* ASSIGNMENT
Return all records exactly. Nothing may be added.

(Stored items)
------
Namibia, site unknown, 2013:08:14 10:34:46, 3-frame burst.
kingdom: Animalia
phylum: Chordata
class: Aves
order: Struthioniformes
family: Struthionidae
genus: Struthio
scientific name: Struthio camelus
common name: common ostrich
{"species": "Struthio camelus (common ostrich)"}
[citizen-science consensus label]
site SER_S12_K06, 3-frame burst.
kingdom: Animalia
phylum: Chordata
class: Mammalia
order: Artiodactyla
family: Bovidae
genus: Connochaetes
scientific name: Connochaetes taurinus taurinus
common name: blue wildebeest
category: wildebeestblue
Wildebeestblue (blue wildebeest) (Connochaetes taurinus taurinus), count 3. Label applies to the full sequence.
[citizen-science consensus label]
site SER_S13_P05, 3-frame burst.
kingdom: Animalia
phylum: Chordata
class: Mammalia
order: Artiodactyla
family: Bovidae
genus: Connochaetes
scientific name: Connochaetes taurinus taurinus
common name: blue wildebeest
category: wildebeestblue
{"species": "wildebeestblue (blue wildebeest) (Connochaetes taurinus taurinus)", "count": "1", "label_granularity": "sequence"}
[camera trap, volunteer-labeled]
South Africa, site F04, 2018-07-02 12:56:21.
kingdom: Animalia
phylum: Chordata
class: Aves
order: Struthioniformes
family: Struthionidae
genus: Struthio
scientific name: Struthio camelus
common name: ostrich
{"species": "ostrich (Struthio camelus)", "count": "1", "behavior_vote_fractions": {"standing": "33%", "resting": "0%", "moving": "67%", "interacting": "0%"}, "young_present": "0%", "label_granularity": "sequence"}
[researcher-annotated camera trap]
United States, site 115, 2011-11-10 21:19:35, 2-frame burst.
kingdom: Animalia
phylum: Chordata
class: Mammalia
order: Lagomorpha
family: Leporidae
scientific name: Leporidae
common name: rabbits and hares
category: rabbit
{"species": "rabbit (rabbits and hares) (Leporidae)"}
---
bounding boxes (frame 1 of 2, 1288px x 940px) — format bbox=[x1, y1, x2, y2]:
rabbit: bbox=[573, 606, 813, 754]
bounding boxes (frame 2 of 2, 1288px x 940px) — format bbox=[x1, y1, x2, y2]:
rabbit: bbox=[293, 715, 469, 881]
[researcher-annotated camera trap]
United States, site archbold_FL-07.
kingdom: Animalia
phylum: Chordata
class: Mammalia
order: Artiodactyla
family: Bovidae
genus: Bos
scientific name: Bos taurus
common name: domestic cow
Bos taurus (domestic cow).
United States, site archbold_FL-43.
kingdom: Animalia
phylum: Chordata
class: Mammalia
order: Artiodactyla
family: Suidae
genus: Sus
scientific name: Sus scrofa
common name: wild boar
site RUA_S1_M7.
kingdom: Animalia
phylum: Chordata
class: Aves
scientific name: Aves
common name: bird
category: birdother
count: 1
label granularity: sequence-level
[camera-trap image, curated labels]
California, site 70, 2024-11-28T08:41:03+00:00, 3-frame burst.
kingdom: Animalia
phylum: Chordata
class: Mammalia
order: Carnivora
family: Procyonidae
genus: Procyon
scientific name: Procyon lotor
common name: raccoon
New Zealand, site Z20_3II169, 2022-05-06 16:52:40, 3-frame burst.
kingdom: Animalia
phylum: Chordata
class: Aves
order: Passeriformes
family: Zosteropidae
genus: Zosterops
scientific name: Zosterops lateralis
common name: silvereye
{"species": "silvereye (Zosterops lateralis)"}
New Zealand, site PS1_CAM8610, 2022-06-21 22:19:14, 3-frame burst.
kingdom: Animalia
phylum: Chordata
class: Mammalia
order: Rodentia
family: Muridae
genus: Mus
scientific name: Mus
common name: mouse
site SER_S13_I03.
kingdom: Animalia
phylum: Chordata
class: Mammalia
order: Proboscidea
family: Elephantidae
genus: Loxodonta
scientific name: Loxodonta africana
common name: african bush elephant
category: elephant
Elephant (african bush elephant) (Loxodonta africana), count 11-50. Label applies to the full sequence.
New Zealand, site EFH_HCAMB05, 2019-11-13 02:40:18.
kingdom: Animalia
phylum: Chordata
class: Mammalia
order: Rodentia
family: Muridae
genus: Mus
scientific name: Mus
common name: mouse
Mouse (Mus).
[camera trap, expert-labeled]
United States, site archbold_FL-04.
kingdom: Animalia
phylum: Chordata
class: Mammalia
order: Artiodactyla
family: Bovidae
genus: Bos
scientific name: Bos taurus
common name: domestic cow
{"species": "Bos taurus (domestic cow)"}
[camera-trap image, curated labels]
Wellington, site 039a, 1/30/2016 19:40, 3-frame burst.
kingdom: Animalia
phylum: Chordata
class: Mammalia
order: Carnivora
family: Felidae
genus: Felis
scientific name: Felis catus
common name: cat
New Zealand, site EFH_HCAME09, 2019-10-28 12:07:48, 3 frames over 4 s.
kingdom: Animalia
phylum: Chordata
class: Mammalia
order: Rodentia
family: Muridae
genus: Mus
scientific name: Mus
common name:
------
* TASK RESULT
Namibia, site unknown, 2013:08:14 10:34:46, 3-frame burst.
kingdom: Animalia
phylum: Chordata
class: Aves
order: Struthioniformes
family: Struthionidae
genus: Struthio
scientific name: Struthio camelus
common name: common ostrich
{"species": "Struthio camelus (common ostrich)"}
[citizen-science consensus label]
site SER_S12_K06, 3-frame burst.
kingdom: Animalia
phylum: Chordata
class: Mammalia
order: Artiodactyla
family: Bovidae
genus: Connochaetes
scientific name: Connochaetes taurinus taurinus
common name: blue wildebeest
category: wildebeestblue
Wildebeestblue (blue wildebeest) (Connochaetes taurinus taurinus), count 3. Label applies to the full sequence.
[citizen-science consensus label]
site SER_S13_P05, 3-frame burst.
kingdom: Animalia
phylum: Chordata
class: Mammalia
order: Artiodactyla
family: Bovidae
genus: Connochaetes
scientific name: Connochaetes taurinus taurinus
common name: blue wildebeest
category: wildebeestblue
{"species": "wildebeestblue (blue wildebeest) (Connochaetes taurinus taurinus)", "count": "1", "label_granularity": "sequence"}
[camera trap, volunteer-labeled]
South Africa, site F04, 2018-07-02 12:56:21.
kingdom: Animalia
phylum: Chordata
class: Aves
order: Struthioniformes
family: Struthionidae
genus: Struthio
scientific name: Struthio camelus
common name: ostrich
{"species": "ostrich (Struthio camelus)", "count": "1", "behavior_vote_fractions": {"standing": "33%", "resting": "0%", "moving": "67%", "interacting": "0%"}, "young_present": "0%", "label_granularity": "sequence"}
[researcher-annotated camera trap]
United States, site 115, 2011-11-10 21:19:35, 2-frame burst.
kingdom: Animalia
phylum: Chordata
class: Mammalia
order: Lagomorpha
family: Leporidae
scientific name: Leporidae
common name: rabbits and hares
category: rabbit
{"species": "rabbit (rabbits and hares) (Leporidae)"}
---
bounding boxes (frame 1 of 2, 1288px x 940px) — format bbox=[x1, y1, x2, y2]:
rabbit: bbox=[573, 606, 813, 754]
bounding boxes (frame 2 of 2, 1288px x 940px) — format bbox=[x1, y1, x2, y2]:
rabbit: bbox=[293, 715, 469, 881]
[researcher-annotated camera trap]
United States, site archbold_FL-07.
kingdom: Animalia
phylum: Chordata
class: Mammalia
order: Artiodactyla
family: Bovidae
genus: Bos
scientific name: Bos taurus
common name: domestic cow
Bos taurus (domestic cow).
United States, site archbold_FL-43.
kingdom: Animalia
phylum: Chordata
class: Mammalia
order: Artiodactyla
family: Suidae
genus: Sus
scientific name: Sus scrofa
common name: wild boar
site RUA_S1_M7.
kingdom: Animalia
phylum: Chordata
class: Aves
scientific name: Aves
common name: bird
category: birdother
count: 1
label granularity: sequence-level
[camera-trap image, curated labels]
California, site 70, 2024-11-28T08:41:03+00:00, 3-frame burst.
kingdom: Animalia
phylum: Chordata
class: Mammalia
order: Carnivora
family: Procyonidae
genus: Procyon
scientific name: Procyon lotor
common name: raccoon
New Zealand, site Z20_3II169, 2022-05-06 16:52:40, 3-frame burst.
kingdom: Animalia
phylum: Chordata
class: Aves
order: Passeriformes
family: Zosteropidae
genus: Zosterops
scientific name: Zosterops lateralis
common name: silvereye
{"species": "silvereye (Zosterops lateralis)"}
New Zealand, site PS1_CAM8610, 2022-06-21 22:19:14, 3-frame burst.
kingdom: Animalia
phylum: Chordata
class: Mammalia
order: Rodentia
family: Muridae
genus: Mus
scientific name: Mus
common name: mouse
site SER_S13_I03.
kingdom: Animalia
phylum: Chordata
class: Mammalia
order: Proboscidea
family: Elephantidae
genus: Loxodonta
scientific name: Loxodonta africana
common name: african bush elephant
category: elephant
Elephant (african bush elephant) (Loxodonta africana), count 11-50. Label applies to the full sequence.
New Zealand, site EFH_HCAMB05, 2019-11-13 02:40:18.
kingdom: Animalia
phylum: Chordata
class: Mammalia
order: Rodentia
family: Muridae
genus: Mus
scientific name: Mus
common name: mouse
Mouse (Mus).
[camera trap, expert-labeled]
United States, site archbold_FL-04.
kingdom: Animalia
phylum: Chordata
class: Mammalia
order: Artiodactyla
family: Bovidae
genus: Bos
scientific name: Bos taurus
common name: domestic cow
{"species": "Bos taurus (domestic cow)"}
[camera-trap image, curated labels]
Wellington, site 039a, 1/30/2016 19:40, 3-frame burst.
kingdom: Animalia
phylum: Chordata
class: Mammalia
order: Carnivora
family: Felidae
genus: Felis
scientific name: Felis catus
common name: cat
New Zealand, site EFH_HCAME09, 2019-10-28 12:07:48, 3 frames over 4 s.
kingdom: Animalia
phylum: Chordata
class: Mammalia
order: Rodentia
family: Muridae
genus: Mus
scientific name: Mus
common name:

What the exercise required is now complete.